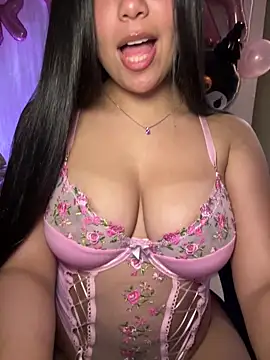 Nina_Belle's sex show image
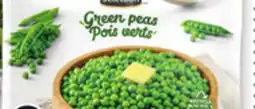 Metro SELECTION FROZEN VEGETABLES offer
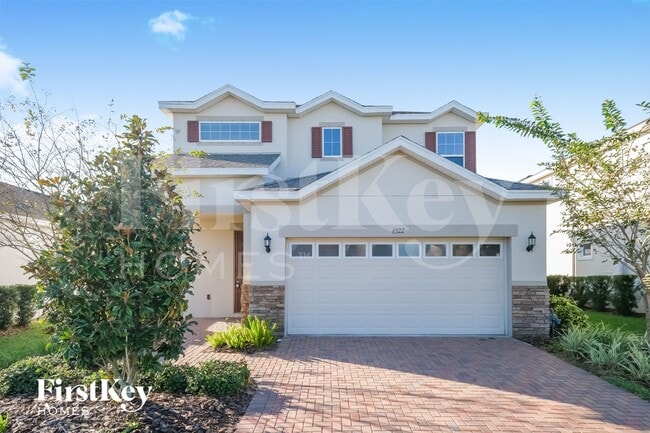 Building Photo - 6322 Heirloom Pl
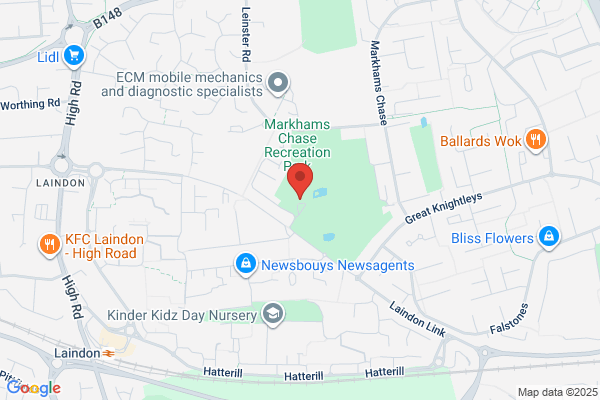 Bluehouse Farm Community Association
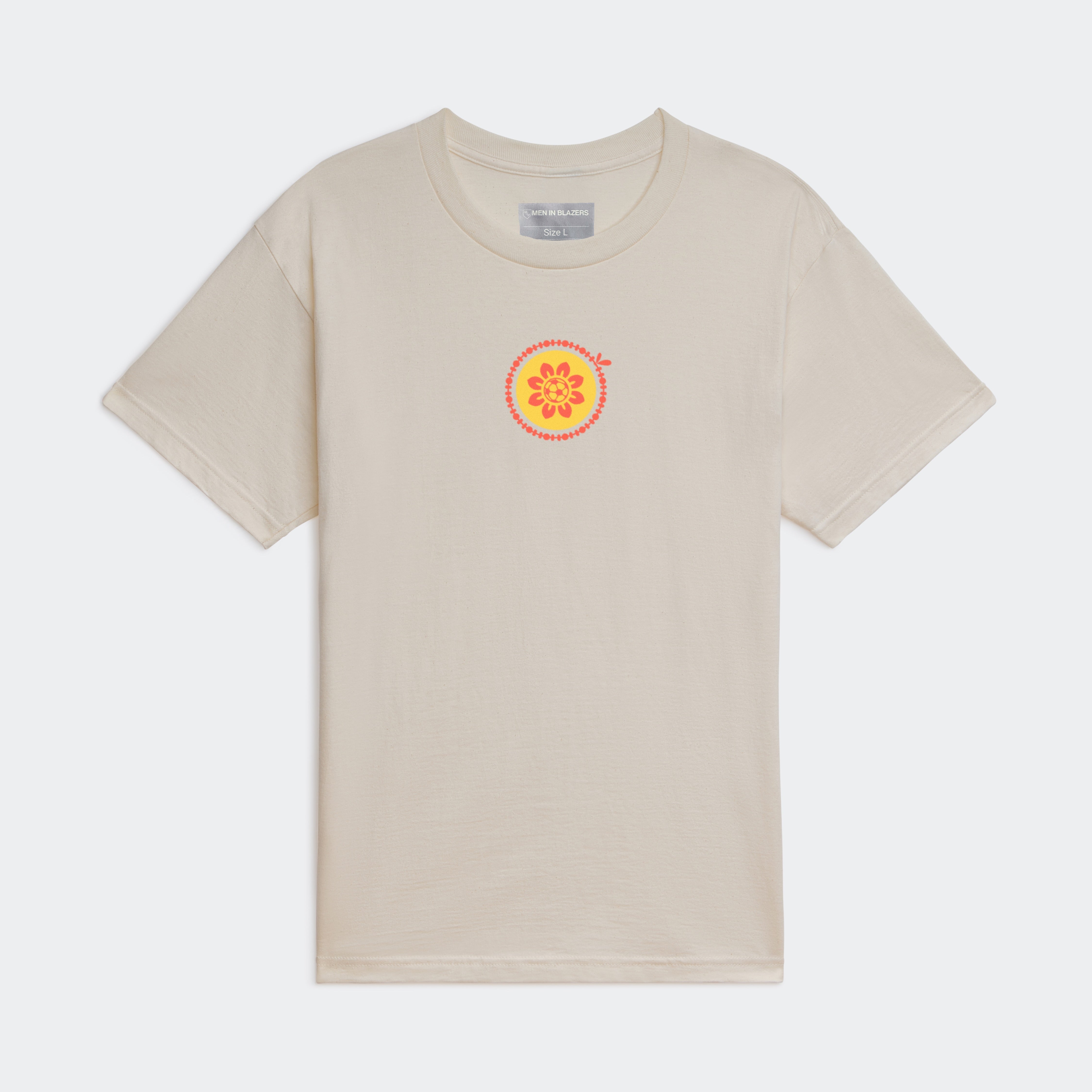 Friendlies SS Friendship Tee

-*-*-

WHAT NEEDS TO BE DONE
An exact copy is needed of every line from the one holding "Metro SELECTION FROZEN VEGETABLES offer" to the end of the entries above, both ends kept and each picture dropped.

OUTPUT FOR THIS EXERCISE
 Metro SELECTION FROZEN VEGETABLES offer
 Building Photo - 6322 Heirloom Pl
 Bluehouse Farm Community Association
 Friendlies SS Friendship Tee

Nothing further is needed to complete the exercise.